• _ACTION ITEM_: Repeat all entries exactly.

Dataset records
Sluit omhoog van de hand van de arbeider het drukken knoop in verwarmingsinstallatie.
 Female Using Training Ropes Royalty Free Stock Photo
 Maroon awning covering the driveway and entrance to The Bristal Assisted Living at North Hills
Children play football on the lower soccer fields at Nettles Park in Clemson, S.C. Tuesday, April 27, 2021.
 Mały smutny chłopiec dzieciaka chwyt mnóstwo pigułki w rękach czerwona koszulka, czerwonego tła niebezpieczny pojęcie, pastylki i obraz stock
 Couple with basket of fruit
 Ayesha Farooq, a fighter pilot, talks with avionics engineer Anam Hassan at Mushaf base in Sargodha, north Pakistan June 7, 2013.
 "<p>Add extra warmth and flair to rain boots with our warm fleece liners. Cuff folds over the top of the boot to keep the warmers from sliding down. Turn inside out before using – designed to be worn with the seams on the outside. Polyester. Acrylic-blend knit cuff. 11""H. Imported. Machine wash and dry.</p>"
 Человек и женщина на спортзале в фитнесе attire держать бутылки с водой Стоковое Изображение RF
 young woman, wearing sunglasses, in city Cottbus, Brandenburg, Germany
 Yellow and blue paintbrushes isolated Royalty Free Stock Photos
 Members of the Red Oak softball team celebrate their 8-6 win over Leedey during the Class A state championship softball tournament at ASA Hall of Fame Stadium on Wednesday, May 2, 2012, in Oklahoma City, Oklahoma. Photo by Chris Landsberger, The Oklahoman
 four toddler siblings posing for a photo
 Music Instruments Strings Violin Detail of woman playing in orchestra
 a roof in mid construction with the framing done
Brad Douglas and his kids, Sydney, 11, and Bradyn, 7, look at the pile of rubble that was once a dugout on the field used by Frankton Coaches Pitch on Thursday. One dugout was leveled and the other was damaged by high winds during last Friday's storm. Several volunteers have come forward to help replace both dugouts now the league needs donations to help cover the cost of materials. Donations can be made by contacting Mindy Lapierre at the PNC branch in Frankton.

• _OUTPUT_:
Sluit omhoog van de hand van de arbeider het drukken knoop in verwarmingsinstallatie.
 Female Using Training Ropes Royalty Free Stock Photo
 Maroon awning covering the driveway and entrance to The Bristal Assisted Living at North Hills
Children play football on the lower soccer fields at Nettles Park in Clemson, S.C. Tuesday, April 27, 2021.
 Mały smutny chłopiec dzieciaka chwyt mnóstwo pigułki w rękach czerwona koszulka, czerwonego tła niebezpieczny pojęcie, pastylki i obraz stock
 Couple with basket of fruit
 Ayesha Farooq, a fighter pilot, talks with avionics engineer Anam Hassan at Mushaf base in Sargodha, north Pakistan June 7, 2013.
 "<p>Add extra warmth and flair to rain boots with our warm fleece liners. Cuff folds over the top of the boot to keep the warmers from sliding down. Turn inside out before using – designed to be worn with the seams on the outside. Polyester. Acrylic-blend knit cuff. 11""H. Imported. Machine wash and dry.</p>"
 Человек и женщина на спортзале в фитнесе attire держать бутылки с водой Стоковое Изображение RF
 young woman, wearing sunglasses, in city Cottbus, Brandenburg, Germany
 Yellow and blue paintbrushes isolated Royalty Free Stock Photos
 Members of the Red Oak softball team celebrate their 8-6 win over Leedey during the Class A state championship softball tournament at ASA Hall of Fame Stadium on Wednesday, May 2, 2012, in Oklahoma City, Oklahoma. Photo by Chris Landsberger, The Oklahoman
 four toddler siblings posing for a photo
 Music Instruments Strings Violin Detail of woman playing in orchestra
 a roof in mid construction with the framing done
Brad Douglas and his kids, Sydney, 11, and Bradyn, 7, look at the pile of rubble that was once a dugout on the field used by Frankton Coaches Pitch on Thursday. One dugout was leveled and the other was damaged by high winds during last Friday's storm. Several volunteers have come forward to help replace both dugouts now the league needs donations to help cover the cost of materials. Donations can be made by contacting Mindy Lapierre at the PNC branch in Frankton.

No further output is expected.